In a March 9 letter, Teton County commissioners told the Bridger-Teton National Forest that its “need for change” for a new forest plan should explicitly include a comprehensive monitoring program with measurable indicators and adaptive-management triggers.

Teton County commissioners sent “Draft Need For Change” comments to the Bridger-Teton National Forest on March 9, urging the Forest Service to make monitoring a core element of what must change as it revises the Bridger-Teton’s decades-old forest plan. In the letter to acting forest supervisor Bekee Hotze, the county argues that plan flexibility and adaptive management only work if they are “grounded in clear standards and measurable outcomes,” including indicators, thresholds/triggers for management adjustment, transparent reporting and long-term monitoring capacity. (Letter to Bridger-Teton National Forest Correspondence)

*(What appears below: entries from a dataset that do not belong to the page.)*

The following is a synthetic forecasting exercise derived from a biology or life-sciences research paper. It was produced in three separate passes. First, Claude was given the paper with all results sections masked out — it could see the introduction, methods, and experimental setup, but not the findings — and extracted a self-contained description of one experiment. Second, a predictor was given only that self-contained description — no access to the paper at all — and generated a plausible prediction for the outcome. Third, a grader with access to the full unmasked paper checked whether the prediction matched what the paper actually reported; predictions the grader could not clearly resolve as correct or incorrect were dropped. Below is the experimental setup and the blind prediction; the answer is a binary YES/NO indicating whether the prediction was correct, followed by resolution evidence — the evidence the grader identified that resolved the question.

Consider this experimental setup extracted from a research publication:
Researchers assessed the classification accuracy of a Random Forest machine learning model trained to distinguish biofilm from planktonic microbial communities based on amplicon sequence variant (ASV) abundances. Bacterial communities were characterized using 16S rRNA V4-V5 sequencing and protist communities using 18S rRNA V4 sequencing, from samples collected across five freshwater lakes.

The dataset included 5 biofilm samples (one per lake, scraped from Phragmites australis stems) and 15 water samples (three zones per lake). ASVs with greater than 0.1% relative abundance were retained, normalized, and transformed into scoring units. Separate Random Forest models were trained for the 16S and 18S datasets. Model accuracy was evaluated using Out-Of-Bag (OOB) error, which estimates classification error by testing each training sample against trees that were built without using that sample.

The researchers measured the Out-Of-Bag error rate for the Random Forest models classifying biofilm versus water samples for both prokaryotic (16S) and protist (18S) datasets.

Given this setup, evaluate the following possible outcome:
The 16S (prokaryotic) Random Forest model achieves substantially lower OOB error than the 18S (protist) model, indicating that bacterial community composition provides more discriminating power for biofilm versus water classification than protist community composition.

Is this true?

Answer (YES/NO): NO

The county also asks the Forest Service to spell out what does not need to change from the 1990 plan, arguing that identifying effective existing direction would preserve continuity and avoid “unnecessary policy churn.” Commissioners further recommend the Forest Service distinguish true “needs for change” (tied to documented shortcomings or changed conditions) from broad desired outcomes that belong later in the process as goals, objectives or desired conditions. (Letter to Bridger-Teton National Forest Correspondence)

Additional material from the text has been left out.